▸ **PROVIDED DATA**
= = = = =

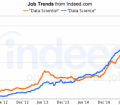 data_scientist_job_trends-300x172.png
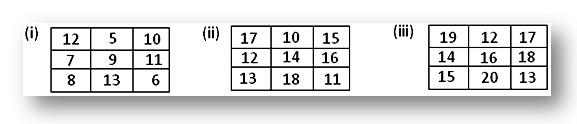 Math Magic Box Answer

= = = = =

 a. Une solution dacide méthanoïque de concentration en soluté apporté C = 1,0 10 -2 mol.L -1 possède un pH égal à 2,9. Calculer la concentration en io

= = = = =

▸ **TASK BRIEF**
Your answer should be the exact lines above from the one containing "data_scientist_job_trends-300x172.png" through the one containing "Math Magic Box Answer", with both end lines kept and the pictures removed, please.

▸ **COMPLETED EXERCISE**
 data_scientist_job_trends-300x172.png
 Math Magic Box Answer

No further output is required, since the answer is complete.